Reproduce word for word everything from the start of the records down to the line containing "How many categories are shown on the x axis? 13", including that line.

Segment Open

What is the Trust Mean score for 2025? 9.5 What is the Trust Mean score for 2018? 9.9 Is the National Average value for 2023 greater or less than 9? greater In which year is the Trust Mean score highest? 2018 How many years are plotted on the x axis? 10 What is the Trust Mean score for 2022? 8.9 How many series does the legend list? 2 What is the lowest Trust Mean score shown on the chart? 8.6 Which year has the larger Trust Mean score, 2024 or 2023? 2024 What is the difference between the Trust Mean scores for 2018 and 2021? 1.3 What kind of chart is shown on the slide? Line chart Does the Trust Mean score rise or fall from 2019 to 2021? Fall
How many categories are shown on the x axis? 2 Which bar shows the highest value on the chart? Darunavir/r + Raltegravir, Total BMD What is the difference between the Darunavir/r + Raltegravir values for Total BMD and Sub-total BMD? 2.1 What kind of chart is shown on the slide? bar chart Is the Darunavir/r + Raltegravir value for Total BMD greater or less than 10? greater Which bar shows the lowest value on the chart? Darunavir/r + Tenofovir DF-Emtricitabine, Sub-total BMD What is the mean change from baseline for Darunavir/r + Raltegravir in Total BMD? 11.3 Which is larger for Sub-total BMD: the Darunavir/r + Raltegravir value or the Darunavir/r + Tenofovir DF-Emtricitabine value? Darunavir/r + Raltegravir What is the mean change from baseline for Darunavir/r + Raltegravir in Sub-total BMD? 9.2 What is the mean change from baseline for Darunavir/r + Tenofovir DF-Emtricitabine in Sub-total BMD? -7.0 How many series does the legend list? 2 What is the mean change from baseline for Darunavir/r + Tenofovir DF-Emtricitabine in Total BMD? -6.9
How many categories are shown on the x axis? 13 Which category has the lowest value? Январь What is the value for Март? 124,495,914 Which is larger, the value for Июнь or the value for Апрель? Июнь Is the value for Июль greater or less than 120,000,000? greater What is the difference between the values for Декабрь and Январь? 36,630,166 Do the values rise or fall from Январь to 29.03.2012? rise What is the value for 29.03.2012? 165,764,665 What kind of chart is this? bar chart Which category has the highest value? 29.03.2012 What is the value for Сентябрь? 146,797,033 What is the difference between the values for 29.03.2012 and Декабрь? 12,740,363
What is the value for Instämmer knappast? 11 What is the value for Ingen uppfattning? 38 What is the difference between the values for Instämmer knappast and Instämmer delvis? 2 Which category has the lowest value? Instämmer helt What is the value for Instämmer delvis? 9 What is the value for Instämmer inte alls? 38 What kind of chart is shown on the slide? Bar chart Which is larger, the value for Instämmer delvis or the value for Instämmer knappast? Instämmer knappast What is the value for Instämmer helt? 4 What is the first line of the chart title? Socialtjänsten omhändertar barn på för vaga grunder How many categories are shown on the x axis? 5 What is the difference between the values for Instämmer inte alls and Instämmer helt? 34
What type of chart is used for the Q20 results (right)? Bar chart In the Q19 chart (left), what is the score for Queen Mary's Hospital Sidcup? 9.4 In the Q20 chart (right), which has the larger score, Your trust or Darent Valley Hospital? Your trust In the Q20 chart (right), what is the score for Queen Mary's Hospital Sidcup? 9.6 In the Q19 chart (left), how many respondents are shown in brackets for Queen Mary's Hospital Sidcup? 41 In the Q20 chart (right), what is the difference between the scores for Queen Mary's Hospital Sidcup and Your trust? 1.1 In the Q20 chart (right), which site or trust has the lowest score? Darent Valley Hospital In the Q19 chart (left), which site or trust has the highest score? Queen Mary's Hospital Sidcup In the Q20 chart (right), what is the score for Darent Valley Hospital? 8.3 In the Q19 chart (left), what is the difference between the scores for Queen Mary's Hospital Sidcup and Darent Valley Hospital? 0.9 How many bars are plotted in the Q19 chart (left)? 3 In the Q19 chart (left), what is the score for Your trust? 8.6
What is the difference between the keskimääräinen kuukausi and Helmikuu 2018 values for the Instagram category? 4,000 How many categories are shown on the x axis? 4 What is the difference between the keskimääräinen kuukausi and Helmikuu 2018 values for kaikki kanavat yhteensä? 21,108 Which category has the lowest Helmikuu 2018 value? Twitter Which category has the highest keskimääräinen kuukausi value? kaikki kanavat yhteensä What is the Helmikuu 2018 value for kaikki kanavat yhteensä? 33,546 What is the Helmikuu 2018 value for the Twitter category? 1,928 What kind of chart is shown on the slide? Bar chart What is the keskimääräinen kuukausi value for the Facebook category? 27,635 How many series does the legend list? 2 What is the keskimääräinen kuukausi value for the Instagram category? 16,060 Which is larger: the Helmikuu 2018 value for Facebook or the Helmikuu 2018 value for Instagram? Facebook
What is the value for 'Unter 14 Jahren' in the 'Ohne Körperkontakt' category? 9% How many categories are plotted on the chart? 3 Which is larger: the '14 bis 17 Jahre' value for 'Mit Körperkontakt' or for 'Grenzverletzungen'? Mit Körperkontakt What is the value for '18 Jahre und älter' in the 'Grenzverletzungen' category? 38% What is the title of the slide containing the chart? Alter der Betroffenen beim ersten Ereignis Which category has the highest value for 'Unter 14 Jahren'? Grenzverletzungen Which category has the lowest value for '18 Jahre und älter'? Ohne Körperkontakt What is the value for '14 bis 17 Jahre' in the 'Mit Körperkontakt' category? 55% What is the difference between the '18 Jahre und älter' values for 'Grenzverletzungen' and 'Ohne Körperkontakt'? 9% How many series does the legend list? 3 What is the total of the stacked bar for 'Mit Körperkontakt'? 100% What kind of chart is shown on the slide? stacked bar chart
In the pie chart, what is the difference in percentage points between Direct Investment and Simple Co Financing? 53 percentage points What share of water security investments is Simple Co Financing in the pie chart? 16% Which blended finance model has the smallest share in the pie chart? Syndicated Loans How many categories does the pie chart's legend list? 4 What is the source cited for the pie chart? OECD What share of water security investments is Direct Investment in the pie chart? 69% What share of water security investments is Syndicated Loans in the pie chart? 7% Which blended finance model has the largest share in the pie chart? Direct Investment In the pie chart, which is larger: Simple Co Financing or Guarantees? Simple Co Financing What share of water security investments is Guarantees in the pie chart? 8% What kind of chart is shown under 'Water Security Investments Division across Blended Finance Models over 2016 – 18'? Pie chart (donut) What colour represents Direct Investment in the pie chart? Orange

Segment Closed

## Problem solution:
What is the Trust Mean score for 2025? 9.5 What is the Trust Mean score for 2018? 9.9 Is the National Average value for 2023 greater or less than 9? greater In which year is the Trust Mean score highest? 2018 How many years are plotted on the x axis? 10 What is the Trust Mean score for 2022? 8.9 How many series does the legend list? 2 What is the lowest Trust Mean score shown on the chart? 8.6 Which year has the larger Trust Mean score, 2024 or 2023? 2024 What is the difference between the Trust Mean scores for 2018 and 2021? 1.3 What kind of chart is shown on the slide? Line chart Does the Trust Mean score rise or fall from 2019 to 2021? Fall
How many categories are shown on the x axis? 2 Which bar shows the highest value on the chart? Darunavir/r + Raltegravir, Total BMD What is the difference between the Darunavir/r + Raltegravir values for Total BMD and Sub-total BMD? 2.1 What kind of chart is shown on the slide? bar chart Is the Darunavir/r + Raltegravir value for Total BMD greater or less than 10? greater Which bar shows the lowest value on the chart? Darunavir/r + Tenofovir DF-Emtricitabine, Sub-total BMD What is the mean change from baseline for Darunavir/r + Raltegravir in Total BMD? 11.3 Which is larger for Sub-total BMD: the Darunavir/r + Raltegravir value or the Darunavir/r + Tenofovir DF-Emtricitabine value? Darunavir/r + Raltegravir What is the mean change from baseline for Darunavir/r + Raltegravir in Sub-total BMD? 9.2 What is the mean change from baseline for Darunavir/r + Tenofovir DF-Emtricitabine in Sub-total BMD? -7.0 How many series does the legend list? 2 What is the mean change from baseline for Darunavir/r + Tenofovir DF-Emtricitabine in Total BMD? -6.9
How many categories are shown on the x axis? 13 Which category has the lowest value? Январь What is the value for Март? 124,495,914 Which is larger, the value for Июнь or the value for Апрель? Июнь Is the value for Июль greater or less than 120,000,000? greater What is the difference between the values for Декабрь and Январь? 36,630,166 Do the values rise or fall from Январь to 29.03.2012? rise What is the value for 29.03.2012? 165,764,665 What kind of chart is this? bar chart Which category has the highest value? 29.03.2012 What is the value for Сентябрь? 146,797,033 What is the difference between the values for 29.03.2012 and Декабрь? 12,740,363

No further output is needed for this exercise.